_Requests:_
A) According to the reading list, why has All the Little Live Things shown its reader widely different messages at different times? Answer in one to three sentences.
B) Could you update the records from the line containing "From the standpoint" through the end of the records, replacing "camera" with "viewer" and leaving everything else unchanged?

_Text provided:_
Will's Reading List

I'm an academic librarian who lives in Colorado.  I like thrillers, spy novels, fiction about the domestic life, music, running, road trips, and geekery. Always up for a board game.

Insurgent

Insurgent  - Veronica Roth

Continuing Divergent's storyline of faction rivalry and confused romance, Insurgent adds conflicted family allegiance to the massive plot, giving Tris and Four more reasons to distrust, fear, or forsake almost everyone they encounter in author Roth's dystopian Chicago. What's striking is how violent this series remains, with conflicts played out in large scale gun battles and the psychological effects of murder remaining a central conflict in the book. The series is still about identifying boundaries, familial and personal, to the end of creating individuals who better understand their role in a fractured society, but the tones remain dark throughout. The Divergent series is vivid, original, and frighteningly realistic (see also: acceptably cinematic) in its violence -- which either makes this story a stunning parable of modern times, or a set that points too sharp a finger when singling out the ills of our own failures of character.

The Mouse and the Motorcycle (Avon Camelot Books)

The Mouse and the Motorcycle - Beverly Cleary, Tracy Dockray A childhood favorite revisited. It's a simple story, free of extraneous threads and unneeded distractions, and portrays its characters in small scenes that give the reader enough space to let his imagination wander. Maybe I'm a cynic, but a tale this direct would probably have a hard time being published now.

All the Little Live Things (Contemporary American Fiction)

All the Little Live Things - Wallace Stegner Because its issues mix the deeply (at times awkwardly) personal into a broader generational view, All the Little Live Things is a novel that has revealed to this reader widely different messages at different times. In my twenties I enjoyed the anger toward the rootless hippy culture of the 1960's: Alston's rage against Peck, who stood as a symbol to his failed relationship with his own son, the dangerously untethered Curtis. In my thirties, I was drawn to Marian Catlin's thirst for feeling -- and the irony in her imbalance between life and death, a recurring theme for Wallace Stegner. Reading this now for the first time in my forties, it's Joe Alston's regret I find most compelling. His quickness to anger, and awareness of its origin as much as its futility. My seventh time with this novel, I found Alston pitiable, deeply flawed, and brilliant but often, to his own mind, emotionally afloat. For whatever reason, this book offers this reader unique rewards with every telling. The reasons are no doubt personal, but finding such a book -- one whose life within my readings is as definite and personal as another person would be -- seems the rare gift of literature, and a unique joy of the mind -- whose transience and impermanence its author knew all too well.

The Perks of Being a Wallflower

The Perks of Being a Wallflower - Stephen Chbosky Loved it.

Harry Potter and the Sorcerer's Stone (Book 1)

Harry Potter and the Sorcerer's Stone  - J.K. Rowling Well, that was pretty good.

(Items from a dataset)
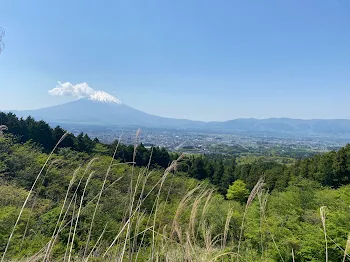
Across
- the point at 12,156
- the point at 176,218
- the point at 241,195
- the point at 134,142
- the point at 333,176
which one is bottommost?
the point at 241,195

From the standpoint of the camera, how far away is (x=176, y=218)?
111cm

_Answer set:_
A) Its issues mix the deeply (at times awkwardly) personal into a broader generational view.

B)
From the standpoint of the viewer, how far away is (x=176, y=218)?
111cm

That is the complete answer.